__Work task__.
In the copy, keep every record exact and leave out all images.

##### Record excerpts

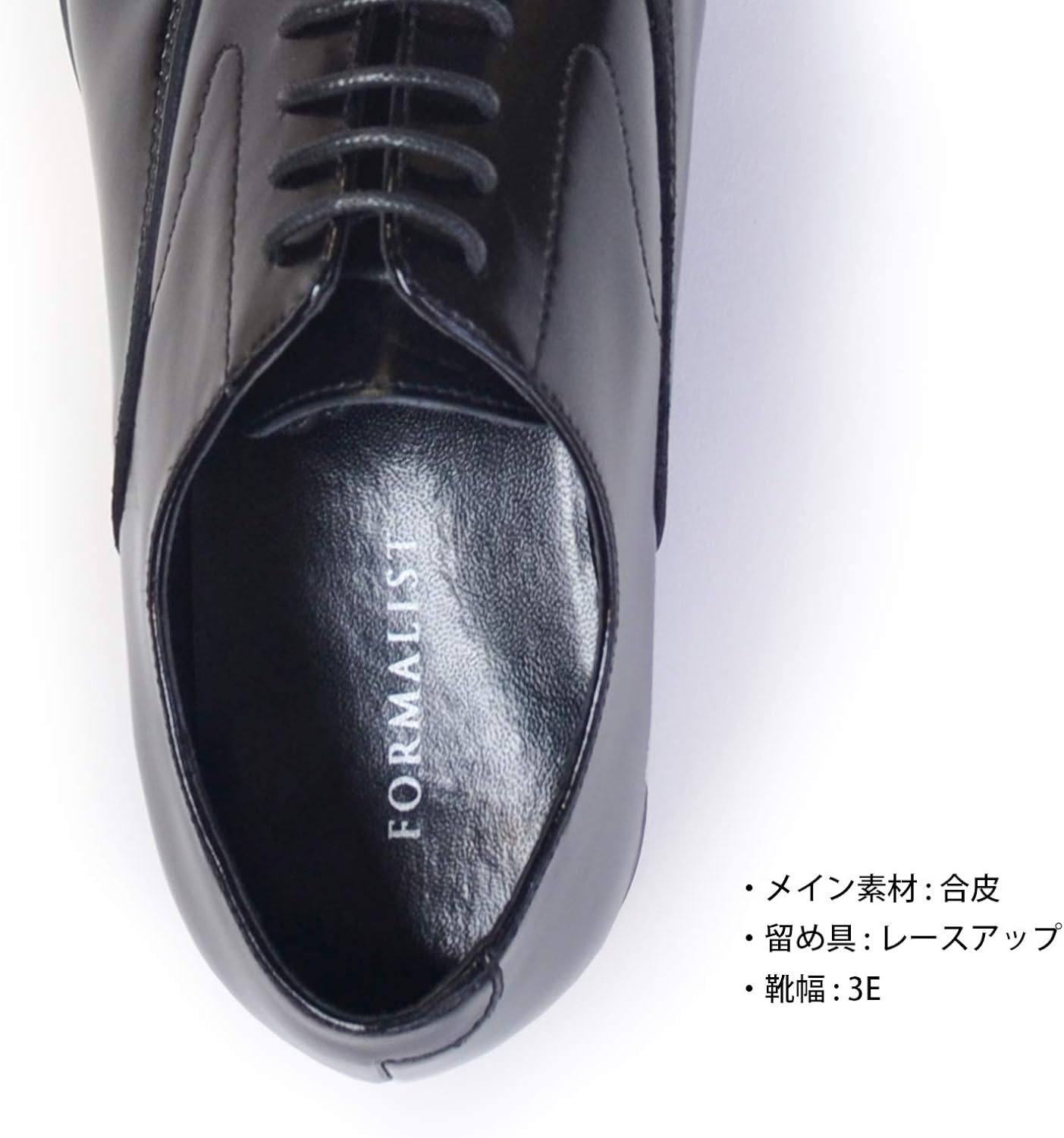 Amazon Co Jp タキシードステーション 革靴 メンズ ブラック 販売 フォーマルシューズ ビジネスシューズ 4cmヒール ストレートチップ 紐靴 冠婚葬祭 結婚式 お葬式 お父様モーニング リクルート 就活 父の日 ギフト 服 ファッション小物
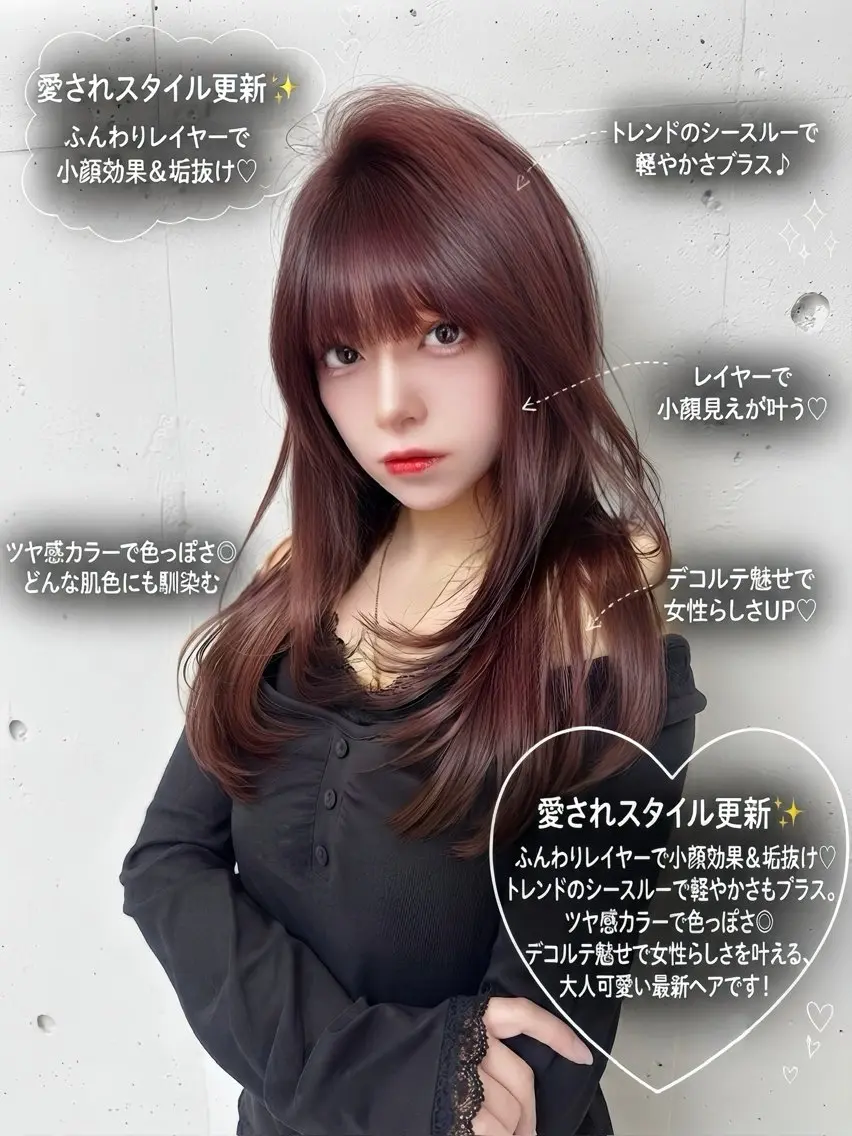 ロング カラー カット ヘアカラー レイヤー/髪質改善 縮毛/ハッシュカットのヘアスタイル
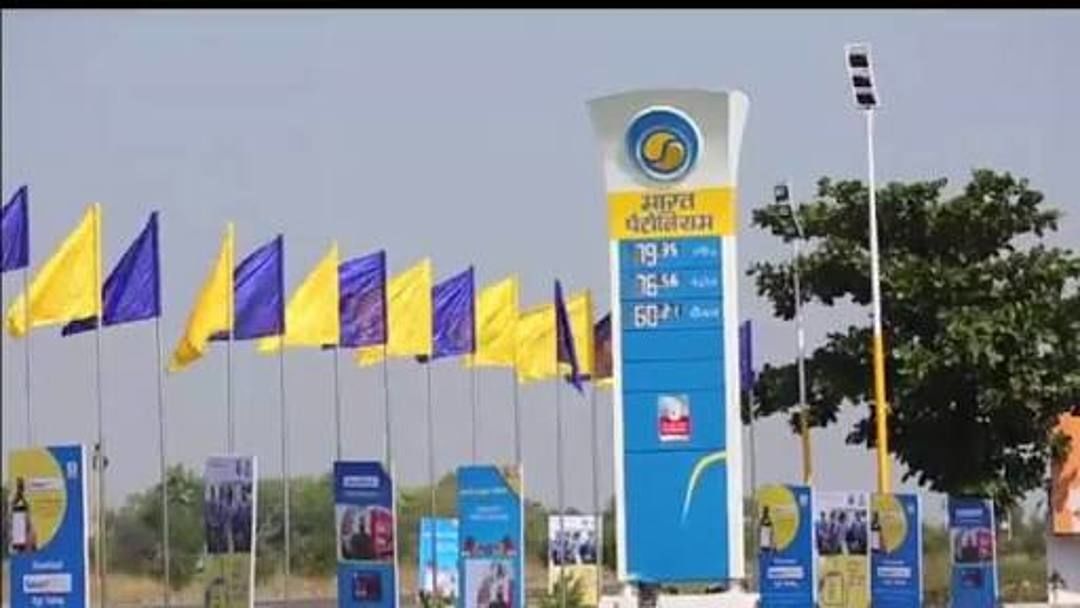 24*40 size bpcl flag uploaded by business on 11/24/2020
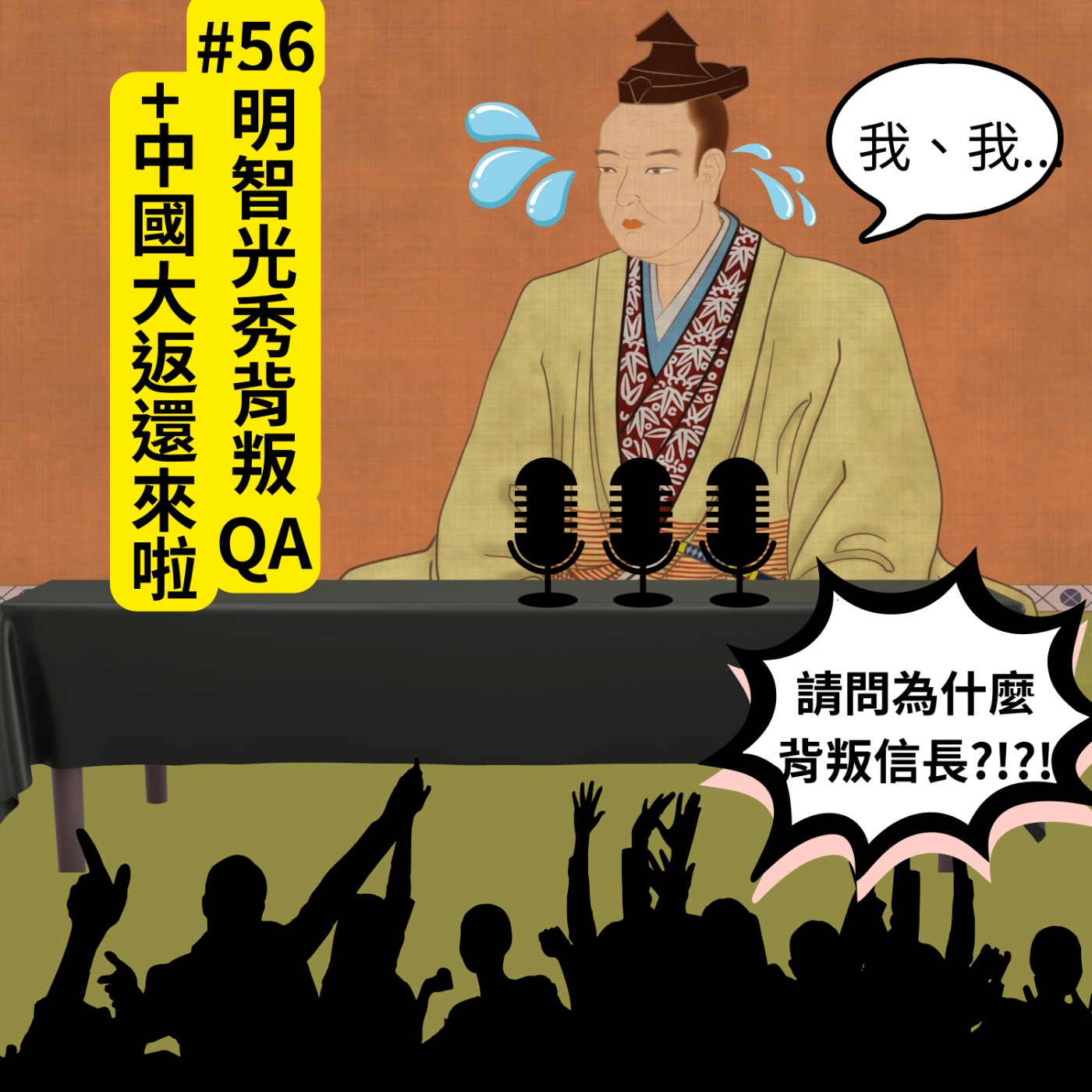 #56 明智光秀背叛QA + 中國大返還來啦|織田信長50 episode artwork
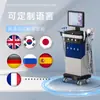 Dispositivo Multifuncional para Gerenciamento da Pele com Bolhas Grandes Transfronteiriço 14 em 1 Instrumento de Beleza com Bolhas Grandes e Pequenas Hidrogênio Oxigênio Bolhas Grandes e Pequenas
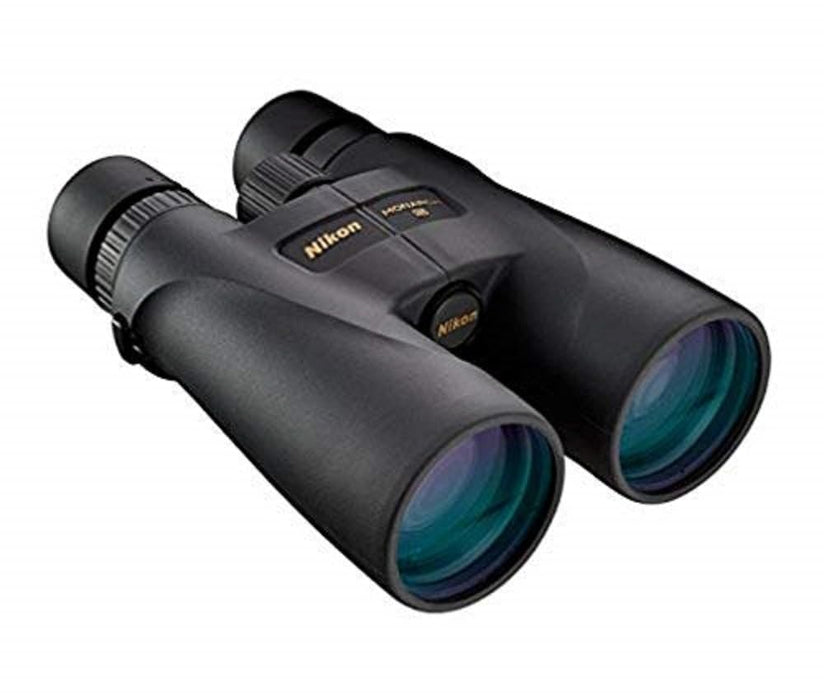 Nikon MONARCH 5 8x56 Binoculars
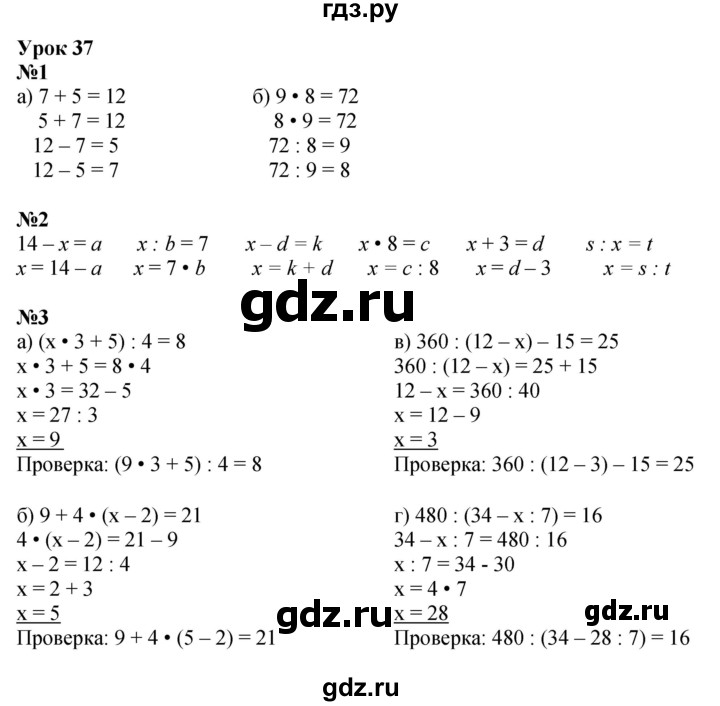 ГДЗ по математике 3 класс Петерсон   часть 2 - Урок 37, Решебник к учебнику Перспектива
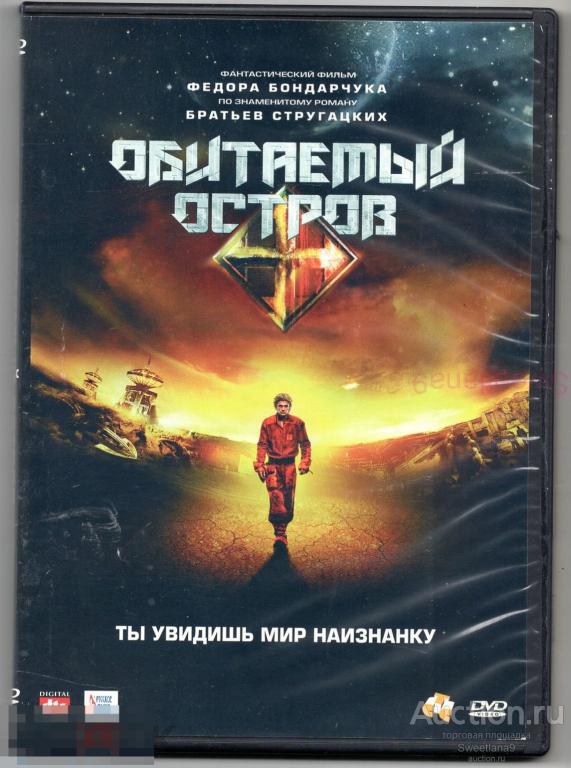ОБИТАЕМЫЙ ОСТРОВ Степанов Федоров Серебряков Гармаш реж. Фёдор Бондарчук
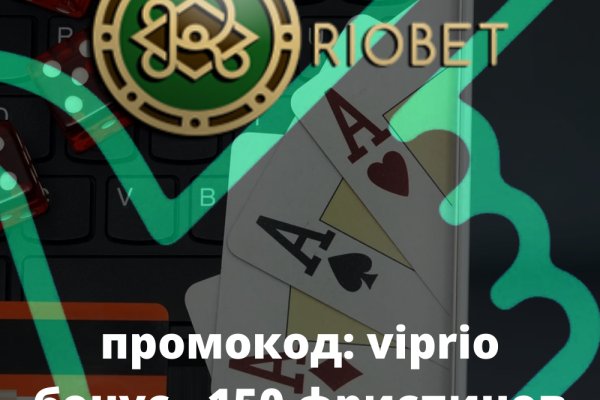 Оригинальная ссылка на магазин кракен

##########

__Answer section__.
 Amazon Co Jp タキシードステーション 革靴 メンズ ブラック 販売 フォーマルシューズ ビジネスシューズ 4cmヒール ストレートチップ 紐靴 冠婚葬祭 結婚式 お葬式 お父様モーニング リクルート 就活 父の日 ギフト 服 ファッション小物
 ロング カラー カット ヘアカラー レイヤー/髪質改善 縮毛/ハッシュカットのヘアスタイル
 24*40 size bpcl flag uploaded by business on 11/24/2020
 #56 明智光秀背叛QA + 中國大返還來啦|織田信長50 episode artwork
 Dispositivo Multifuncional para Gerenciamento da Pele com Bolhas Grandes Transfronteiriço 14 em 1 Instrumento de Beleza com Bolhas Grandes e Pequenas Hidrogênio Oxigênio Bolhas Grandes e Pequenas
 Nikon MONARCH 5 8x56 Binoculars
 ГДЗ по математике 3 класс Петерсон   часть 2 - Урок 37, Решебник к учебнику Перспектива
ОБИТАЕМЫЙ ОСТРОВ Степанов Федоров Серебряков Гармаш реж. Фёдор Бондарчук
 Оригинальная ссылка на магазин кракен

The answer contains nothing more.